A brief pause, then, “You don’t have to cook. I can order something in.”
“From where?” Poppy chuckled dryly as she set Lily in her chair. “We have Chinese takeout and a pizza palace.” Not his usual standard. “The soup is already made.”
She tied on Lily’s bib and set the bowl of cooled soup and a small flat spoon in front of her.
Lily grabbed the spoon and batted it into the thick soup.
“Renting the car was a challenge for my staff,” he mentioned absently, frowning as Lily missed her mouth and smeared soup across her own cheek.
“Gran said you’re driving something fancy,” Poppy recalled. She had forgotten to look, unable to see past the man to anything else.
“An Alfa Romeo, but it’s a sedan.”
With a car seat? Poppy almost bobbled the sheet of biscuits as she took them from the oven. “Are you, um, staying at the motel?”
He snorted. “No. My staff have taken a cottage an hour from here so I have a bed if I decide to stay.”
Poppy tried to read his expression, but he was watching Lily, frowning with exasperation as Lily turned her head, open mouth looking for the end of the spoon.
In a decisive move, he removed his jacket and draped it over the back of a chair. Then he picked up the teaspoon beside Poppy’s setting and turned the chair to face Lily. He sat and began helping her eat.
Poppy caught her breath, arrested by the sight of this dynamic man feeding their daughter. His strapping muscles strained the seams in his shirt, telling of his tension, but he calmly waited for Lily to try before he gently touched the tip of his teaspoon to her bottom lip. He let Lily lean into eating it before they both went after the next spoonful in the bowl.
Had she dreamed of this? Was she dreaming? It was such a sweet sight her ovaries locked fresh eggs into their chambers, preparing to launch and create another Lily or five. All she needed was one glance from him that contained something other than accusation or animosity.
“You said the timing was wrong.”
It took her a moment to realize he was harking back to the day they’d conceived her. She could only stand there in chagrined silence while a coal of uncomfortable heat burned in her middle, spreading a blush upward, into her throat and cheeks and ending in a pressure behind her eyes.
He glanced at her. “When we—”
“I know what you mean,” she cut him off, turning away to stack hot biscuits onto a plate, suffused in virginal discomfiture all over again. He’d noticed blood and asked if she had started her cycle. She’d been too embarrassed to tell him it was her first time. She was too embarrassed to say it now.
“I should have taken something after.” She didn’t tell him she had hung around in Spain an extra day, hoping he would come find her only to hear the wedding was back on.
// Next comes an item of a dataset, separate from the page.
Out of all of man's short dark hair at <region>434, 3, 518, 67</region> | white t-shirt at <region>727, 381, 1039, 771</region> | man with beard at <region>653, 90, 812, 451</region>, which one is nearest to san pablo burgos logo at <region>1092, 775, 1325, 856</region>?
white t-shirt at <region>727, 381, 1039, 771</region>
That news had propelled her from the scene, consuming her with thoughts of what a pushover she’d been for a man on a brief furlough from his engagement. Contraception should have been top of mind, but...
“I was traveling, trying to make my flight.” Poppy hugged herself, trying to keep the fissure in her chest from widening. She felt so exposed right now and couldn’t meet his penetrating stare. “I honestly did think the timing was wrong. I didn’t even realize I was pregnant until I was starting to show. I had next to no symptoms.” There’d even been a bit of spotting. “I thought the few signs I did have were stress related. Gramps’s health was deteriorating. By the time it was confirmed, you were married.” She finally looked at him and let one hand come out, palm up, beseeching for understanding.
There was no softening in his starkly unforgiving expression.
“I didn’t think you would—” She couldn’t say aloud that she had worried he wouldn’t want his daughter. Not when he was feeding Lily with such care.